Exemplary binding agents include starch (e.g., cornstarch and starch paste), gelatin, sugars (e.g., sucrose, glucose, dextrose, dextrin, molasses, lactose, lactitol, mannitol, etc.), natural and synthetic gums (e.g., acacia, sodium alginate, extract of Irish moss, panwar gum, ghatti gum, mucilage of isapol husks, carboxymethylcellulose, methylcellulose, ethylcellulose, hydroxyethylcellulose, hydroxypropyl cellulose, hydroxypropyl methylcellulose, microcrystalline cellulose, cellulose acetate, poly(vinyl-pyrrolidone), magnesium aluminum silicate (Veegum®), and larch arabogalactan), alginates, polyethylene oxide, polyethylene glycol, inorganic calcium salts, silicic acid, polymethacrylates, waxes, water, alcohol, and/or mixtures thereof.

GIVEN ENTRIES —
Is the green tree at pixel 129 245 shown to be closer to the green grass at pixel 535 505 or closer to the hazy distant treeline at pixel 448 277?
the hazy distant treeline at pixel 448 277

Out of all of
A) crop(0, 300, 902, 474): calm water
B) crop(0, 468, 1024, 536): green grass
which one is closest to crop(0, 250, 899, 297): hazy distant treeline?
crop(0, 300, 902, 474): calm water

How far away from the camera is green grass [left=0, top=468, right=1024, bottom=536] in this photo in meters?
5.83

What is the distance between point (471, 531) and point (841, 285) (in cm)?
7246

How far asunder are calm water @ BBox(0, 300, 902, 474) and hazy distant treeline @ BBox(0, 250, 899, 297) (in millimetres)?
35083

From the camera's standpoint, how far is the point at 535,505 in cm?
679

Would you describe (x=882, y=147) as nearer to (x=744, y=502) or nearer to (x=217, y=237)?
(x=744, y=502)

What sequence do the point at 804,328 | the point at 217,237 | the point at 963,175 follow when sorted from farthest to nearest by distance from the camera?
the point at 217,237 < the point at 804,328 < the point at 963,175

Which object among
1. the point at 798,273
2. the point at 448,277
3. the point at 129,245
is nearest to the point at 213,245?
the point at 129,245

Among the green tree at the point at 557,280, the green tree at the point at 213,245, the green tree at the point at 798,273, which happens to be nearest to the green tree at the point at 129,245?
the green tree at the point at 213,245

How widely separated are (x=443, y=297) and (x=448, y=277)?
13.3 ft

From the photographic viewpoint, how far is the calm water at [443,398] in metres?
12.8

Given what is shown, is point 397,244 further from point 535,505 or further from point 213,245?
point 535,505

DIRECTIONS FOR THIS TASK — Extend the passage about binding agents, starting right after its final sentence.

TASK ANSWER —
Exemplary preservatives include antioxidants, chelating agents, antimicrobial preservatives, antifungal preservatives, antiprotozoan preservatives, alcohol preservatives, acidic preservatives, and other preservatives. In certain embodiments, the preservative is an antioxidant. In other embodiments, the preservative is a chelating agent.

Exemplary antioxidants include alpha tocopherol, ascorbic acid, acorbyl palmitate, butylated hydroxyanisole, butylated hydroxytoluene, monothioglycerol, potassium metabisulfite, propionic acid, propyl gallate, sodium ascorbate, sodium bisulfite, sodium metabisulfite, and sodium sulfite.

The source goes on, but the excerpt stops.